**What to do**
Only the lines of the data below from the one with "Обои огонь камин" through the one with "Philly area students" are wanted. Repeat them exactly.

**Data records**
################
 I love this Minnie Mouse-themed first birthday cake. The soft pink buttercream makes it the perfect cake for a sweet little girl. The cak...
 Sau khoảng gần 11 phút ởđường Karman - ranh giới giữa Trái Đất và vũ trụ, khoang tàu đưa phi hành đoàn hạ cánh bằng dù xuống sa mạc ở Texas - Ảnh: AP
################
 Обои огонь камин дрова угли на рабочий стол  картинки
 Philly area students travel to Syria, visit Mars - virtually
################
**Answer for the task**
 Обои огонь камин дрова угли на рабочий стол  картинки
 Philly area students travel to Syria, visit Mars - virtually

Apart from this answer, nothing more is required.